Golden, Arthur. Memoirs of a Geisha. New York: Vintage Books, 1997.
Reason read: Confessional – this is a reread for me. My sister loaned this book to me back in 1997 and I haven’t given it back. However…my rule is if I can’t remember the ending of the book, I have to reread it for the Challenge. So, in honor of Japan’s Culture Day on November 3rd, I am rereading Memoirs of a Geisha.

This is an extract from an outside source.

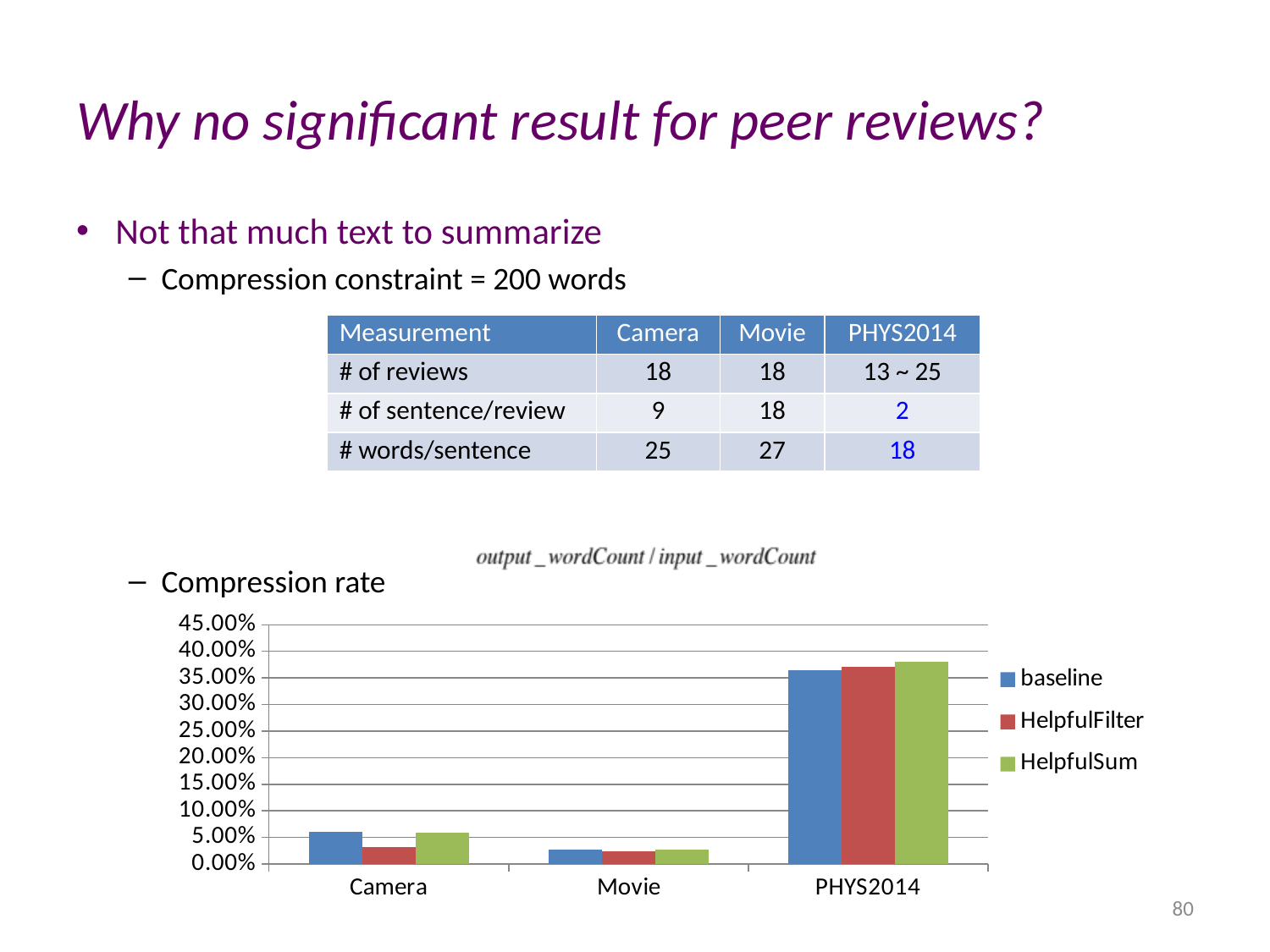
Is the HelpfulSum value for PHYS2014 greater or less than 35.00%? greater What kind of chart is shown on the slide? bar chart Is the baseline value for Camera greater or less than 10.00%? less For Camera, which is larger: the baseline value or the HelpfulFilter value? baseline Which category has the highest baseline value in the chart? PHYS2014 Which category has the lowest HelpfulSum value in the chart? Movie Which is larger: the baseline value for PHYS2014 or the baseline value for Movie? PHYS2014 What are the three series names listed in the chart's legend? baseline, HelpfulFilter, HelpfulSum Is the HelpfulSum value for Movie greater or less than 5.00%? less How many series does the chart's legend list? 3 How many categories are shown on the x axis of the chart? 3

The concept of Memoirs of a Geisha is brilliant. One of Japan’s most celebrated geisha decides to tell her life story from the beginning. Even as a very young child Chiyo Sakamoto was smart. She knew her mother was dying of cancer and her father was too elderly to support her future. A chance encounter with Mr. Tanaka Ichiro put Chiyo and her older sister on a much different trajectory than if they had stayed in their poor seaside village. At nine years old because of her startling gray-blue eyes, Chiyo is sold into a geisha house. There she is forced to live like a 18th century scullery maid, catering to the glamorous geisha of the house. Another chance encounter, this time with a wealthy businessman nicknamed the Chairman, leads Chiyo to becoming one of the most famous geisha in all of the Gion geisha district.
Line to like, “I was just a child who thought she was embarking on a great adventure” (p 96).
Author fact: Golden started his Japanese journey studying the culture’s art.
Book trivia: Everyone knows Memoirs of a Geisha was a national best seller and was made into a movie in 2005. What people may not remember is that Memoirs of a Geisha was Golden’s debut novel. Pretty spectacular.
Nancy said: Pearl compared Memoirs to Snow Country as a romantic portrait. In the More Book Lust chapter “Men Channeling Women” (p 166), Pearl includes Memoirs in a list of good books.
BookLust Twist: from Book Lust in the chapter called “Japanese Fiction” (p 131), and More Book Lust in the chapter called “Men Channeling Women” (p 166). As an aside, Memoirs of a Geisha could have been included in the chapter called “Maiden Voyages” as it is Golden’s first novel.
1 thought on “Memoirs of a Geisha”
I have read the novel too. Can’t recall the ending too.